- [Stated exercise A] Reproduce verbatim the passage of the article below on states shifting responsibilities to cities, beginning at the words "Jerry Brown is" and stopping after "state and localities.".
- [Stated exercise B] Carry the article below on states shifting responsibilities to cities forward from its final sentence, writing the paragraphs that would come next.

- [Source document]

States Handing Off More Responsibilities to Cities
States are asking cities to take charge of more programs, but they may not provide enough support.
Jerry Brown is dusting off one of the oldest plays in his book. Back in 1975, during his first term as governor, Brown had appeared before the California State Association of Counties (CSAC) to talk about realignment -- the term of art in California for devolution, or changing the way responsibilities are split between the state and localities.
Now that he’s back in the governor’s office, Brown is putting some of those ideas into action. He returned to CSAC on his first full day in office to promote a realignment package that would make counties responsible for running a much larger share of public safety and social service programs. Proposition 13 -- the property tax law that passed during Brown’s first term -- “took away the power of counties to tax, for the most part,” Brown said at CSAC in January. “It sent the decisions up to Sacramento. So we want to redistribute all that.”
County officials are welcoming the chance to take charge of certain programs, while expressing great concern about handling others. Unsurprisingly, the big question is money -- whether the state will send enough cash to localities to fund the missions it expects them to carry out. “There’s a lot of anxiety,” says Jean Kinney Hurst, a legislative representative with CSAC. “We’re talking about $6 billion worth of programs, many of which counties have never done before.”
Similar anxieties are being expressed elsewhere around the country. Other states may not be holding the same overt policy debate about whether localities should take on a larger load, but the question is nonetheless being posed in the form of budget cuts that leave localities more on their own. “There’s a potential,” says Ellis Hankins, executive director of the North Carolina League of Municipalities, “for local elected officials to have to pick up more of the burden and increase the taxes to pay for more public services.”
There’s nothing new in this. States always cut aid to local governments in recessions. During the ongoing state budget crunch, the cuts have grown so deep that many officials at the local level are complaining that states are doing to them what Washington does to the states -- passing on more mandates even while cutting funding.

- [Recorded data]

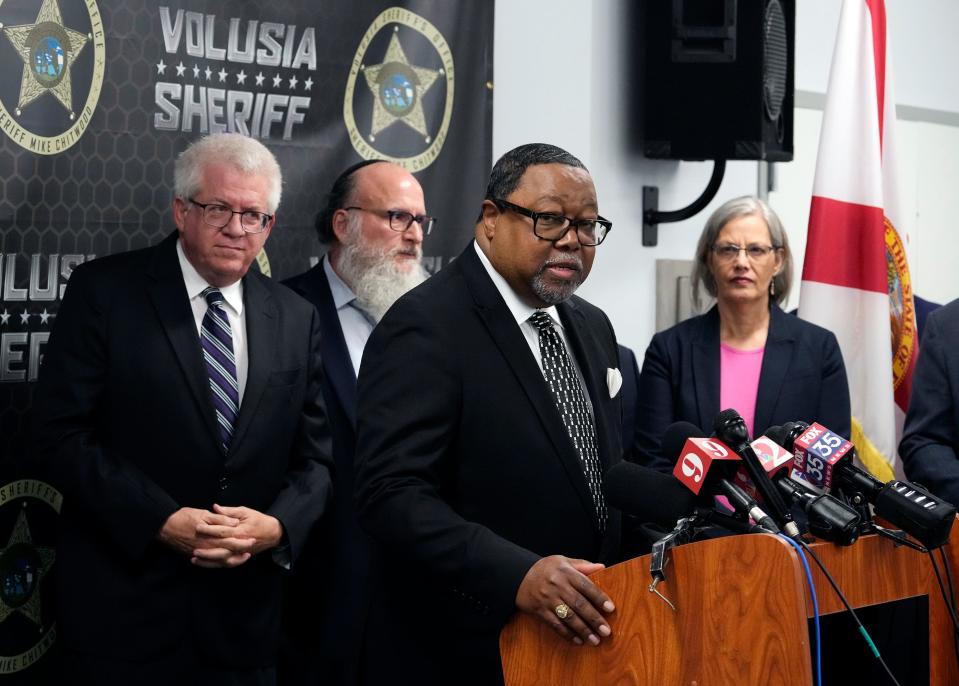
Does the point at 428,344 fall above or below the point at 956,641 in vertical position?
above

- [Expected output A]
Jerry Brown is dusting off one of the oldest plays in his book. Back in 1975, during his first term as governor, Brown had appeared before the California State Association of Counties (CSAC) to talk about realignment -- the term of art in California for devolution, or changing the way responsibilities are split between the state and localities.

- [Expected output B]
“We want to make sure that, at a minimum, states don’t try to balance their budgets on the backs of cities by mandating that local governments do what historically has been done by states,” says Don Borut, executive director of the National League of Cities. “And we don’t want the states preempting or putting restraints on how cities can raise money.”
Devolution by budget cut is happening all over the country. Very few states still have a line item called “aid to localities.” But program responsibilities -- and finances -- are all mixed up between the state and local levels across a broad range of program areas, including health, public safety and the big cost driver of education.
States have slashed billions over the past couple of years that otherwise would have gone to local governments. In Massachusetts, for example, Gov. Deval Patrick has proposed cutting direct municipal aid for the fourth year in a row. His package would bring the total cut to more than $481 million, or 37 percent. Beverly, Mass., Mayor William Scanlon says such cuts are “really painful,” because state aid is the second largest share of his city’s revenue. But cuts in total state aid to localities -- education has been better protected than municipal aid -- aren’t out of line with levels of Massachusetts’ spending cuts overall. Scanlon says he recognizes that the governor and legislators have had little choice in the matter. “The state’s revenues have fallen off the table,” Scanlon says. “If I was in their shoes, I’m afraid I would do what they’ve done.”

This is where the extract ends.